## [Material for this task]

####################

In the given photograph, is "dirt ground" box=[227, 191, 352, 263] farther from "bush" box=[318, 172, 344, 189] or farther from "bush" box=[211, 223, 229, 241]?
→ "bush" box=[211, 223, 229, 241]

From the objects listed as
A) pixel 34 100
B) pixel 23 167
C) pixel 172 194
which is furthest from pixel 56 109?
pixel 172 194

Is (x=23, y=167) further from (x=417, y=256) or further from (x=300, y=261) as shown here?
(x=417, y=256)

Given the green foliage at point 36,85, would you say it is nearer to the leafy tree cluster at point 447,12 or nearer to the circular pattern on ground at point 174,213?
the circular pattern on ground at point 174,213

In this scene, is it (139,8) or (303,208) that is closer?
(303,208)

####################

## [Task prompt]
Write out every one of the records above again, word for word, with nothing changed or left out.

## [Problem solution]
In the given photograph, is "dirt ground" box=[227, 191, 352, 263] farther from "bush" box=[318, 172, 344, 189] or farther from "bush" box=[211, 223, 229, 241]?
→ "bush" box=[211, 223, 229, 241]

From the objects listed as
A) pixel 34 100
B) pixel 23 167
C) pixel 172 194
which is furthest from pixel 56 109?
pixel 172 194

Is (x=23, y=167) further from (x=417, y=256) or further from (x=300, y=261) as shown here?
(x=417, y=256)

Given the green foliage at point 36,85, would you say it is nearer to the leafy tree cluster at point 447,12 or nearer to the circular pattern on ground at point 174,213?
the circular pattern on ground at point 174,213

In this scene, is it (139,8) or (303,208) that is closer?
(303,208)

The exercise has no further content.